Taxpayers may deduct unreimbursed medical and dental expenses and eligible Long-Term Care premiums. Be sure the expenses were not paid with pretax dollars or reimbursed by an insurance company. Even vehicle mileage may be deducted if the out-of-pocket expenses were used for medical reasons, such as transportation to and from treatments.
The standard mileage rate allowed for out-of-pocket expenses for a car when used for medical reasons is 19 cents per mile from January 1, 2011, through June 30, 2011, and 23.5 cents per mile from July 1, 2011, through December 31, 2011. Taxpayers can also deduct parking fees and tolls.
For more details regarding allowable deductible expenses, review the Medical and Dental Expenses Checklist in the Medical and Dental Expenses chapter of Publication 17.

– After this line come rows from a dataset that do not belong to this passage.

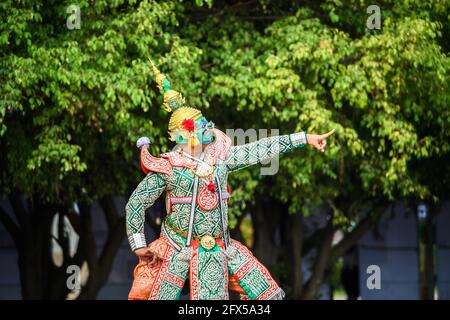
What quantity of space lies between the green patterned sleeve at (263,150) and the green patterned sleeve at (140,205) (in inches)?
26.4

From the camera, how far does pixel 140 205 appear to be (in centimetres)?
1014

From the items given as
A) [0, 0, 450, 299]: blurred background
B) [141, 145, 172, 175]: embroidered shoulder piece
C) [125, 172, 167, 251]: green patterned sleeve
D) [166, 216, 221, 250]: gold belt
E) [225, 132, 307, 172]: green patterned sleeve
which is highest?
[0, 0, 450, 299]: blurred background

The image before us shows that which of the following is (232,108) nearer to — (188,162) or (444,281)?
(188,162)

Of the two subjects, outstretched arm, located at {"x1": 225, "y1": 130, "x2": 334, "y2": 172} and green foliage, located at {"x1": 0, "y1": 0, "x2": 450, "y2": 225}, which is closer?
outstretched arm, located at {"x1": 225, "y1": 130, "x2": 334, "y2": 172}

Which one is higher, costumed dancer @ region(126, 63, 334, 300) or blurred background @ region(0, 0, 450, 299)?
blurred background @ region(0, 0, 450, 299)

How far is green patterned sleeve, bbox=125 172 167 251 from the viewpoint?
10.1 meters

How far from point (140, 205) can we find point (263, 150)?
4.00 ft

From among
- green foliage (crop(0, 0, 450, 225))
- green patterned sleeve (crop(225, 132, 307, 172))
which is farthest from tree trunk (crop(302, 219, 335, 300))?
green patterned sleeve (crop(225, 132, 307, 172))

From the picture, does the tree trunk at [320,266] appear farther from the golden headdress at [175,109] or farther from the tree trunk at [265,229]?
the golden headdress at [175,109]

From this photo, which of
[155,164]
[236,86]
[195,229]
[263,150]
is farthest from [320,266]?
[155,164]

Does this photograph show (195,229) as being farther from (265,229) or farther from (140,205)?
(265,229)

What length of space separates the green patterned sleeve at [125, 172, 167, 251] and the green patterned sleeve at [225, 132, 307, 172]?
67 centimetres

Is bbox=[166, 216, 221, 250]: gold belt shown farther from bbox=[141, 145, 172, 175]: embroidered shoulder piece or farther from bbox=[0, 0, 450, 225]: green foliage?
bbox=[0, 0, 450, 225]: green foliage

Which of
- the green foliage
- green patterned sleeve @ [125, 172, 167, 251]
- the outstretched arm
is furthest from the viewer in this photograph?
the green foliage
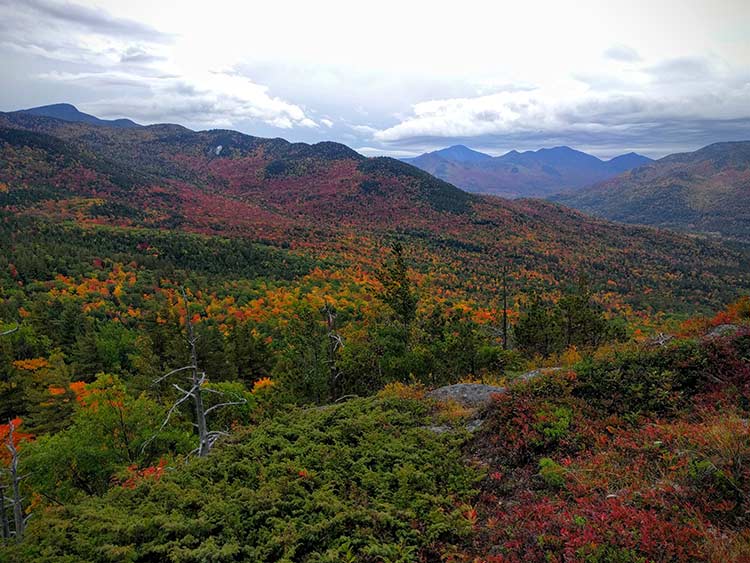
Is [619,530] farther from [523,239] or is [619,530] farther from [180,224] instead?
[523,239]

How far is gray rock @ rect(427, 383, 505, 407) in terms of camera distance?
44.7ft

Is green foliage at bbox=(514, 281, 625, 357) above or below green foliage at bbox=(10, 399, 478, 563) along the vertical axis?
below

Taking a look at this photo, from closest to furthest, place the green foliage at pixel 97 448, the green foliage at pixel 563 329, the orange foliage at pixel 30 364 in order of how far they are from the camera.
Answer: the green foliage at pixel 97 448 < the green foliage at pixel 563 329 < the orange foliage at pixel 30 364

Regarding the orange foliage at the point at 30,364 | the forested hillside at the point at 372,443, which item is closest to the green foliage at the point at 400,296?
the forested hillside at the point at 372,443

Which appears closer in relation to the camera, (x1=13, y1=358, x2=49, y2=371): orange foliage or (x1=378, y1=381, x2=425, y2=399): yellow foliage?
(x1=378, y1=381, x2=425, y2=399): yellow foliage

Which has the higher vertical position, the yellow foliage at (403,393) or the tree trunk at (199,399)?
the tree trunk at (199,399)

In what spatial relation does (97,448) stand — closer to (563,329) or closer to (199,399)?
(199,399)

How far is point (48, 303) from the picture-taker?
2208 inches

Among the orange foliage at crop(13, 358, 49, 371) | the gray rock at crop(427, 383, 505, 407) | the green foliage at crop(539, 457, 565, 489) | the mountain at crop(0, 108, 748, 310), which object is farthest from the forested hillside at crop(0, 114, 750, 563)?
A: the mountain at crop(0, 108, 748, 310)

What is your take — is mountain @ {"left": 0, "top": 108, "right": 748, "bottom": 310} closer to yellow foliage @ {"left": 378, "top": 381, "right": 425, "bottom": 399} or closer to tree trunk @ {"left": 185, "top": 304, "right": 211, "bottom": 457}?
yellow foliage @ {"left": 378, "top": 381, "right": 425, "bottom": 399}

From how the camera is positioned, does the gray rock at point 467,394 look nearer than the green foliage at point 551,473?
No

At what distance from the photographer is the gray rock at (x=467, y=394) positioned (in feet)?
44.7

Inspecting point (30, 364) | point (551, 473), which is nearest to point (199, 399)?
point (551, 473)

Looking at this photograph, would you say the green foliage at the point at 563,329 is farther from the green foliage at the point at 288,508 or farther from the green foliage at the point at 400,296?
the green foliage at the point at 288,508
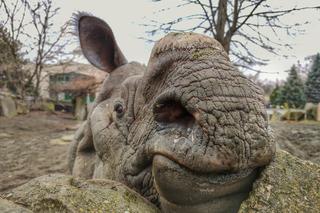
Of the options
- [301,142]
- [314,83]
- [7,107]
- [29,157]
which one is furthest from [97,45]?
[314,83]

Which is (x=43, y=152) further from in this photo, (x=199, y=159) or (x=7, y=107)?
(x=7, y=107)

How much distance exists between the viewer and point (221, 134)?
127 cm

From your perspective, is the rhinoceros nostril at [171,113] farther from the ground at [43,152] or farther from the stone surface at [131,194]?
the ground at [43,152]

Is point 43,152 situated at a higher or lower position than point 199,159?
lower

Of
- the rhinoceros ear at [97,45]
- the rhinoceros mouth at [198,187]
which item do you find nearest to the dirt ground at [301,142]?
the rhinoceros ear at [97,45]

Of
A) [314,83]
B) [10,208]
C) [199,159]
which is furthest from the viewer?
[314,83]

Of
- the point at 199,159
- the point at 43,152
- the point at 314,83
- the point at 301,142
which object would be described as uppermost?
the point at 199,159

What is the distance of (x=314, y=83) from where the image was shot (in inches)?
1143

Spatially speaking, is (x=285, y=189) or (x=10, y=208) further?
(x=285, y=189)

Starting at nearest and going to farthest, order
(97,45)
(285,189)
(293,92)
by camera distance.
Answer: (285,189) → (97,45) → (293,92)

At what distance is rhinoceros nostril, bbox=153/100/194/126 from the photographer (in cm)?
140

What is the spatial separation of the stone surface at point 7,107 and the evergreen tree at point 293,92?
71.8 ft

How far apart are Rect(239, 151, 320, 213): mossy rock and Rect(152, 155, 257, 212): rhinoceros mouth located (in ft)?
0.16

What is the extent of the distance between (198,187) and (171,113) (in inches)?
12.2
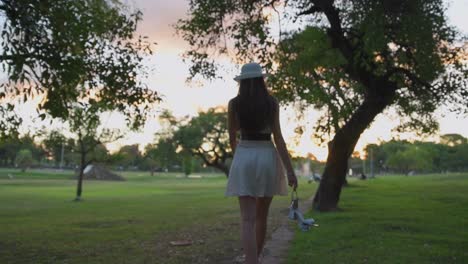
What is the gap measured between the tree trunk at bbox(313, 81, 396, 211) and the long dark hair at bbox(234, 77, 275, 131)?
37.6ft

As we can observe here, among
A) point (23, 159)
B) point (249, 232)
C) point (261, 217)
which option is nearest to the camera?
point (249, 232)

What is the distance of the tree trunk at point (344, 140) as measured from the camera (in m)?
15.8

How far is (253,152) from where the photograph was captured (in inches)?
193

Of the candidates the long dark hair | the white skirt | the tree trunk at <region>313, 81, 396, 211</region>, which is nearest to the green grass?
the white skirt

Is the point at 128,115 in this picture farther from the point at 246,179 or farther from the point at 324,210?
the point at 324,210

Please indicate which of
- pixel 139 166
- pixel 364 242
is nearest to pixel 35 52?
pixel 364 242

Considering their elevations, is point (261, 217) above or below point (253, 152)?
below

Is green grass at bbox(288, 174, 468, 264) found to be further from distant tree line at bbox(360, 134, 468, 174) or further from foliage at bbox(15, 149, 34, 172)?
distant tree line at bbox(360, 134, 468, 174)

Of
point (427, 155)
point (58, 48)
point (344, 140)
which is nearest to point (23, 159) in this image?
point (427, 155)

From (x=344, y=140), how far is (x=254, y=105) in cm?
1210

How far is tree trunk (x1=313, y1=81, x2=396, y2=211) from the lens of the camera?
15.8 meters

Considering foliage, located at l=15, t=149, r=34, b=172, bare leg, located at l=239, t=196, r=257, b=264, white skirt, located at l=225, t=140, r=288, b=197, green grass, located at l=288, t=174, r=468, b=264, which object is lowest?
green grass, located at l=288, t=174, r=468, b=264

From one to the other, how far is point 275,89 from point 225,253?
5.40 m

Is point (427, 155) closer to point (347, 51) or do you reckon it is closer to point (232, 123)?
point (347, 51)
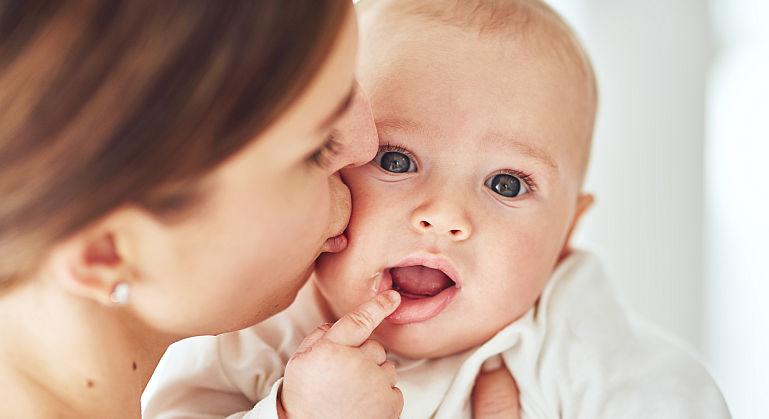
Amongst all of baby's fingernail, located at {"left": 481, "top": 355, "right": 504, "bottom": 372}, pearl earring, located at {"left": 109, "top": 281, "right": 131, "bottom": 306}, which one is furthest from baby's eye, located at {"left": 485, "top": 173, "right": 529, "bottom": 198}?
pearl earring, located at {"left": 109, "top": 281, "right": 131, "bottom": 306}

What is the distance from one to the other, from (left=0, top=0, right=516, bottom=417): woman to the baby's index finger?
0.12 metres

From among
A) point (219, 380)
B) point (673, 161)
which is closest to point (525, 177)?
point (219, 380)

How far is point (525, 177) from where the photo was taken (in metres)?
1.19

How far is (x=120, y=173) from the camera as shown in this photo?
81 centimetres

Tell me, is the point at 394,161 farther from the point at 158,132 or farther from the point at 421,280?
the point at 158,132

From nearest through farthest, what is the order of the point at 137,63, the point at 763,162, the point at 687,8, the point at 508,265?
the point at 137,63 → the point at 508,265 → the point at 763,162 → the point at 687,8

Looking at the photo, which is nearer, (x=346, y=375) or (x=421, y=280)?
(x=346, y=375)

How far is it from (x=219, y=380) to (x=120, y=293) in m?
0.43

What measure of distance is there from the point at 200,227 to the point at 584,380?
1.88 ft

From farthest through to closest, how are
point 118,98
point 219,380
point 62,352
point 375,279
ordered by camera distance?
point 219,380
point 375,279
point 62,352
point 118,98

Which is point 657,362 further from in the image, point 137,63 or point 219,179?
point 137,63

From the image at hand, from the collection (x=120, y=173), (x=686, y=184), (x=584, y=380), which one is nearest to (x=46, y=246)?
(x=120, y=173)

Stewart and Carmen are divorced. Their son, Raymond, lives with Carmen, who claims him as a dependent. Carmen paid for and deducted Raymond's standard medical and dental bills. Stewart deducted the emergency bill he paid when Raymond broke his arm.
Retired public safety officers cannot include as medical expenses any health or long-term care premiums they elected to have paid with tax-free distributions from their retirement plan.
If you and a taxpayer disagree as to whether a particular expense is deductible, politely refer the taxpayer to the Site Coordinator. The taxpayer may be correct, but you should not deduct an expense unless you are sure it is deductible.